My brother-in-law did a time lapse of us cleaning a few gallons of scallops.


----------



## Mak-n-Memories (Jul 19, 2013)

glad you found some.


----------



## Hit-n-Miss (Jul 19, 2013)

I wish it actually went that fast.


----------



## smoothie (Jul 19, 2013)

Nice! Shop vac works wonders with those things


----------



## Hit-n-Miss (Jul 19, 2013)

smoothie said:


> Nice! Shop vac works wonders with those things


Yeah but then you have to clean the shop vac.


----------



## bhdawgs (Jul 19, 2013)

I took ours to Sea Hag to get cleaned last week.  An absolute steal at $8 a lb. out of the shell.    Last thing I want to do is clean fish or scallops after a day on the water.  Cuts into my happy hour time


----------



## DEERFU (Jul 19, 2013)

Nice haul Blackmax! Our kayaks are loaded and ready. Leaving Sunday am for a week at the Cape San Blas campground. How deep were yawl finding 'em? We normally put in at the canoe park/portage outside the state park but the scallops were slim pickins last year. We did manage a few large ones in the deep water near Blacks Island. Hopin' it's a little more productive this year. How bad was the sea weed on the gulf side?


----------



## blackmax (Jul 20, 2013)

We were in about three feet of water near Blacks Island.  We caught all we wanted and never ventured into deeper water like we have in the past.  We launched from the side of the road, we even had to wait for a gator to cross the road before we could park.
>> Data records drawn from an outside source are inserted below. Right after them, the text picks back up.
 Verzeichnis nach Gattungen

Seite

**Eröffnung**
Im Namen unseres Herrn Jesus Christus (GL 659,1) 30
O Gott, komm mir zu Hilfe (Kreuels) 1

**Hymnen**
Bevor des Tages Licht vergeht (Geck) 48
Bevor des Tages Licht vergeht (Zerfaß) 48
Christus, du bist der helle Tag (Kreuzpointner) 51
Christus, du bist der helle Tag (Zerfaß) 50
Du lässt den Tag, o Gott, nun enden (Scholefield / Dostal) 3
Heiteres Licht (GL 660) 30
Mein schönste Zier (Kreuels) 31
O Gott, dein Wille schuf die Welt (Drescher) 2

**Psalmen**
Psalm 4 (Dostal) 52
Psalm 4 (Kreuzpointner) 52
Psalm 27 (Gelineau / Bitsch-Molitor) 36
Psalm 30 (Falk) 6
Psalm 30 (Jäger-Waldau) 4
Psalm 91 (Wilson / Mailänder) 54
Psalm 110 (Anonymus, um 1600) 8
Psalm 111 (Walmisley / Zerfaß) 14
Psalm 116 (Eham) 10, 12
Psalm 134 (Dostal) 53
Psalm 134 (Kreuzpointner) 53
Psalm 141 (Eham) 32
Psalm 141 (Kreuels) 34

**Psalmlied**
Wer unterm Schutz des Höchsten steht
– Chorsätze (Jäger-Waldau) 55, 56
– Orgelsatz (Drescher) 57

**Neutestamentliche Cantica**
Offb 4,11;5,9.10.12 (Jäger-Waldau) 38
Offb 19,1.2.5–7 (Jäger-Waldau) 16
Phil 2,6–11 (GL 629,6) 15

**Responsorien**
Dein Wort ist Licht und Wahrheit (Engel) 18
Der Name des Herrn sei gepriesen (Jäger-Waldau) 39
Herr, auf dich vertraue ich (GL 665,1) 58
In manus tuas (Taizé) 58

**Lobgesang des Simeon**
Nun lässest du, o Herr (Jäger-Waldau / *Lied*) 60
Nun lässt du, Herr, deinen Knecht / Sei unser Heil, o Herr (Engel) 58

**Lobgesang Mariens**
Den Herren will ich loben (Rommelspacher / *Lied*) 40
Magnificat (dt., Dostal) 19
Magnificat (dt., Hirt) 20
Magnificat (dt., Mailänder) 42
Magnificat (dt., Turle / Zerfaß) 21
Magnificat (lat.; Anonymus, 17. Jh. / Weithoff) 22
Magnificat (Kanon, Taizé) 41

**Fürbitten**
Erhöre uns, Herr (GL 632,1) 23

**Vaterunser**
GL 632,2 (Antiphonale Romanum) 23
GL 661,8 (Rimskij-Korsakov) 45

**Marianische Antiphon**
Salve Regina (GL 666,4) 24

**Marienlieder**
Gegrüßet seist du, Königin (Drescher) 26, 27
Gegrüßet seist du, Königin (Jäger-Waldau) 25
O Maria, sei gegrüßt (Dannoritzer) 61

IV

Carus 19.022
We stayed in Laguna Beach and didn't have any issues with sea grass.  The surf fishing was pretty good.


----------



## DEERFU (Jul 20, 2013)

blackmax said:


> We were in about three feet of water near Blacks Island.  We caught all we wanted and never ventured into deeper water like we have in the past.  We launched from the side of the road, we even had to wait for a gator to cross the road before we could park.
> 
> We stayed in Laguna Beach and didn't have any issues with sea grass.  The surf fishing was pretty good.



Thanks for the report! Glad the surf fishing is good, I was a little worried about the seaweed. Kayaks loaded and ready for the bay


----------



## blackmax (Jul 21, 2013)

[/URL][/IMG]
First five minutes of fishing from the beach.  It was also the only red I caught.  Returned it to the gulf in exchange for lots of whiting that did not have the same luck.  I did also have my first run in with a man that did not think I should be fishing from the beach.  He seemed to have a lot to say but we couldn't hear him as he retreated down the beach.


----------



## stripermack (Jul 25, 2013)

Cool! Just got back from the cape. We caught them around Blacks island as well.


----------